**Page excerpt:**

::::

Where is the source code for MulBackward1

I’m using pytorch 1.8.1. As I’m running a testcase in test_autograd.py, e.g. addcmul. I see there is a gradgradcheck to check the second order derivatives. I just want to know how the backward is done.
So I used torchviz to generate the backward graph below:

(This graph is generated in an pytorch 1.9 environment)
So, I guess these are the called backward functions, right? I want to know how MulBackward1 is done in pytorch c/cuda source code. But I greped and only found it here:build/lib.linux-x86_64-3.6/torch/include/torch/csrc/autograd/generated/Functions.h.(And from the directory hierachy, it seems this file is auto generated, maybe from some macros?) So it’s superclass is TraceableFunction and the superclass of that is Node. But I cann’t find anything like how MulBackward1 is implemented, like an op. Or am I looking into the wrong direction?

By using nvprof, I managed to trace it down to this kernel information:

void at::native::unrolled_elementwise_kernel<at::native::MulScalarFunctor<double, double>, at::detail::Array<char*, 2>, Trivi...(int, at::native::MulScalarFunctor<double, double>, at::detail::Array<char*, 2>, TrivialOffsetCalculator<1, unsigned int>, TrivialOffsetCalculator<1, unsigned int>, at::native::memory::LoadWithCast<1>, at::native::memory::StoreWithCast)

And another kernel is

void at::native::unrolled_elementwise_kernel<at::native::MulFunctor<float>, at::detail::Array<char*, 3>, OffsetCalculator<2, ...(int, at::native::MulFunctor<float>, at::detail::Array<char*, 3>, OffsetCalculator<2, unsigned int>, OffsetCalculator<1, unsigned int>, at::native::memory::LoadWithoutCast, at::native::memory::StoreWithoutCast)

::::

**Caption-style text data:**
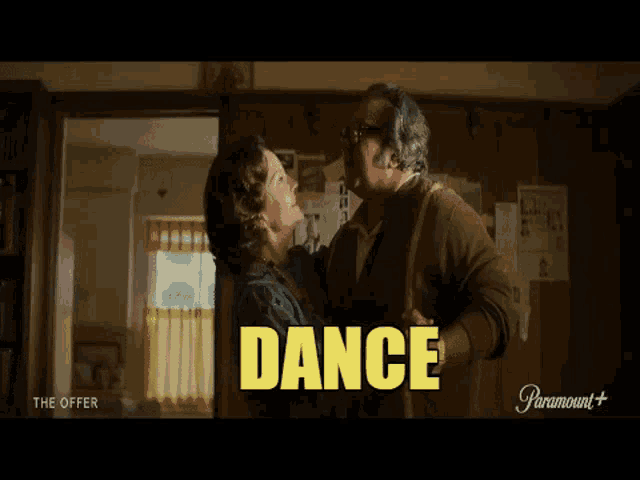a man and a woman are dancing in a living room with the word dance written above them .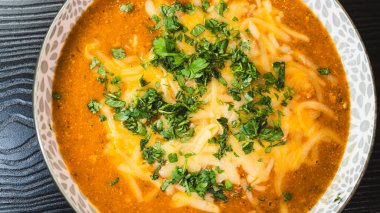 Erimiş peynir ve taze soğanla kaplı kalın, nefis sığır güveci. Zengin, rahatlatıcı ve lezzet dolu. Soğuk günler ve ev yapımı yemekler için mükemmel..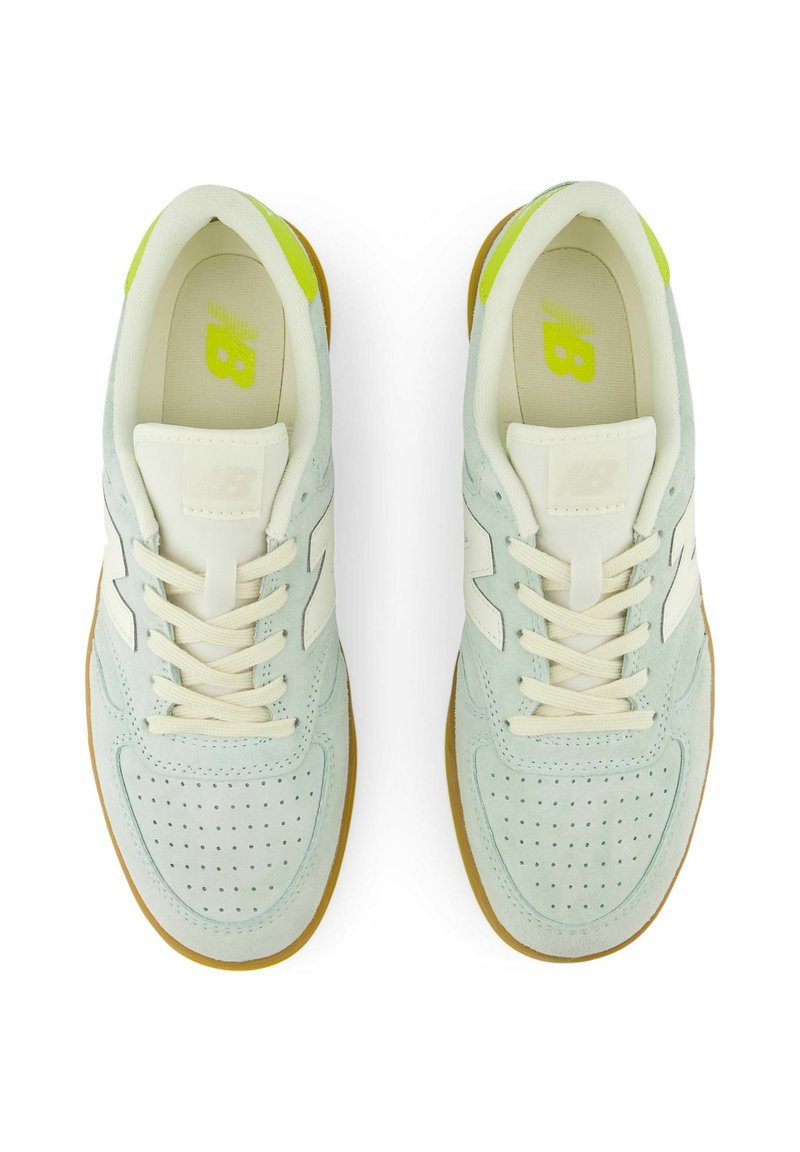 Zapatillas de ante azul claro con diseño perforado, acentos blancos, cordones beige y suela de goma. Logotipo verde en la plantilla.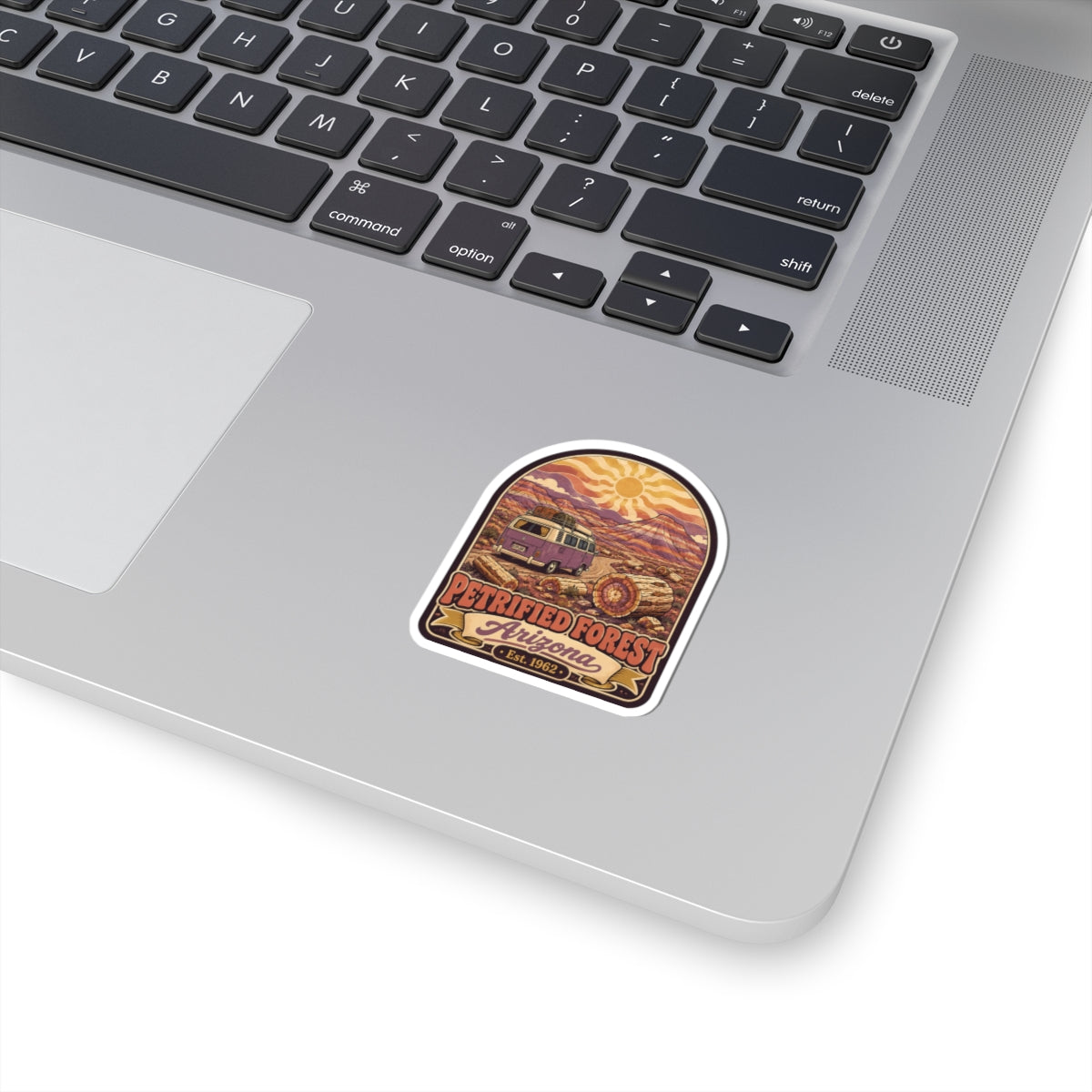 Petrified Forest vintage kiss-cut sticker, desert landscape and orange sun in a border.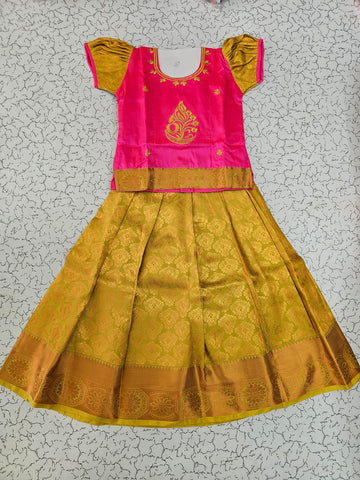 Kids pink and mustard gold pattu pavadai set with puff sleeves and zari woven silk skirt from Sri Thulir Tex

::::

**Action item A:**
Answer these questions about the forum post on MulBackward1:
(i) Which PyTorch version does the poster say they are using?
(ii) In which file did grepping turn up MulBackward1?
(iii) What tool did the poster use to trace the operation down to kernel information?
**Action item B:**
Write a continuation of the forum post about MulBackward1, picking up after the second kernel line.

**Answer box A:**
(i) PyTorch 1.8.1
(ii) build/lib.linux-x86_64-3.6/torch/include/torch/csrc/autograd/generated/Functions.h
(iii) nvprof

**Answer box B:**
I guess MulFunctor is for same shape multiplication? (MulBackward),
MulScalarFunctor is for an array times a scalar? (MulBackward1).
But I’m also quite curious as how did pytorch auto-generated MulBackward and MulBackward1, etc as in torch/csrc/autograd/generated/Functions.h file.

for adcmul op, the torchviz result:
There is a AddcmulBackward, by inspecting into the kernels called using nvprof again, I also see that there is the aforemetioned at::native::MulScalarFunctor like for MulBackward1, but this time the template class is float:

void at::native::vectorized_elementwise_kernel<4, at::native::MulScalarFunctor<float, float>, at::detail::Array<char*, 2> >(int, at::native::MulScalarFunctor<float, float>, at::detail::Array<char*, 2>)

So, I’m curious why in the first case, it’s a double, in the second case, it’s a float?

And here is the simple python test code:

import torch

from torch import nn

from torchviz import make_dot, make_dot_from_trace

# %%

S = 2

device = 'cuda:0'

a = torch.randn(S, S, requires_grad=True, device=device)

b = torch.tensor(0.3, requires_grad=True, device=device)

c = torch.tensor(0.5, requires_grad=True, device=device)

value = 0.5

y = torch.addcmul(a, b, c, value=value)

# %%

# Use a fn to do addcmul/addcdiv, etc

def fn(*inputs):

    output = getattr(inputs[0], 'addcmul')(*inputs[1:], value=value)

    return output

num_outputs = 1

tupled_inputs = (a, b, c)

output = fn(*tupled_inputs)

# torch.allclose(output, a.addcmul(b, c, value=value))

# %%

grad_out = torch.ones_like(output, requires_grad=True)

def new_func(*args):

    input_args = args[:-num_outputs]

    grad_outputs = args[-num_outputs:]

    outputs = fn(*input_args)

    input_args = tuple(x for x in input_args if isinstance(x, torch.Tensor) and x.requires_grad)

    grad_inputs = torch.autograd.grad(outputs, input_args, grad_outputs, create_graph=True)

    return grad_inputs

tupled_inputs = (a, b, c, grad_out)

# %%

grad_inputs = new_func(*tupled_inputs)

# print(grad_inputs)

# Now try gradgrad

g_b = grad_inputs[1]

gradgrad_out = torch.ones_like(g_b, memory_format=torch.legacy_contiguous_format)

gradgrad_input = torch.autograd.grad(g_b, tupled_inputs, gradgrad_out,

                                              retain_graph=True, allow_unused=True)

# print(gradgrad_input[2])                                           

# # %%

# make_dot(output)

# # %%

# grad_inputs = new_func(*tupled_inputs)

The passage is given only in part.